Tornando ai dati di BVA, Robbiati ha evidenziato come il tempo dedicato ai contenuti televisivi (60%) sia abbastanza vicino a quello dedicato alla pubblicità (52%), mentre nel caso del mobile il divario è molto più netto: 85% per i contenuti e solo 27% pubblicità.
“Il perché è chiaro: il mobile lo abbiamo davanti agli occhi, e spesso l’algoritmo va a mediare e ad alimentare le nostre passioni. Però se io guardassi questi dati tout court, non capirei e non avrei idea esatta del valore di questo tipo di misurazione. Andando più a fondo, infatti, possiamo verificare come i diversi mezzi abbiano curve di esperienza diverse: non è una questione comparativa in senso quantitativo, ma di comprensione di quale canale
untilizzare al meglio a seconda di come ottenere la massima attenzione. Dobbiamo però chiederci: un secondo di attenzione ha sempre lo stesso valore? La risposta è che dipenderà da qual è il carico, lo stimolo cognitivo e il tipo di esperienza. La cosa interessante che abbiamo scoperto è che in realtà conta tutto: il device utilizzato, lineare piuttosto che on demand, in mobilità piuttosto che a casa... In questa cornice di senso c’è davvero l’opportunità di capire come a seconda degli schermi e delle modalità di fruizione anche pochi secondi di attenzione possono essere ricchi di esperienza”.

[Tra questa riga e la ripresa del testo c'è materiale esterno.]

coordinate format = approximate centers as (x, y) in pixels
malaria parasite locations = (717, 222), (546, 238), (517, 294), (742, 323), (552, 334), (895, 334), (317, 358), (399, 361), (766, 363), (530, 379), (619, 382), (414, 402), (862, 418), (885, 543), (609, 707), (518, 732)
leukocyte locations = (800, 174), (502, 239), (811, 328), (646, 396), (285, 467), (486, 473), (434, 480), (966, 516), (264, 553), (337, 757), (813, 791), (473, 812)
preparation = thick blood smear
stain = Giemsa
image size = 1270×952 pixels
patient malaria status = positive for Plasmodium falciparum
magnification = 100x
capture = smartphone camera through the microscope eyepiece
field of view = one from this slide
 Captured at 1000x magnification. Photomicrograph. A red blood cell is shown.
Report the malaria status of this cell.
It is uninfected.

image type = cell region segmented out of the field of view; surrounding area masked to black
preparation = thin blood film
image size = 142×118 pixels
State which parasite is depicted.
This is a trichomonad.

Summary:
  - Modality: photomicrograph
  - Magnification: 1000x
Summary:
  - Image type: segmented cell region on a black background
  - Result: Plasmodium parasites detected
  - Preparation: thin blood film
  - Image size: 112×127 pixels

In chiusura, alla domanda se si stiano evidenziando differenze fra le diverse generazioni, Robbiati ha risposto che inevitabilmente l'età incide sui risultati della ricerca ma che il tema di fondo è quello dell'esperienza: "Io sono un cinquantenne con una mente novecentesca e quindi Tv, giornali, lettura da sinistra a destra e dall'alto in basso in maniera sequenziale... I giovani che sono stati immersi dalla nascita in un mondo che non era più lineare ma
circolare, hanno una visione diversa, quasi di mappe concettuali: in una battuta, è come se fossero passati da Gutenberg a Zuckerberg! Comunicare con loro richiede ovviamente una serie di connessioni di qualità, e tornando al tema di questo Summit OBE, il Branded Entertainment è sicuramente un mezzo capace di farlo”.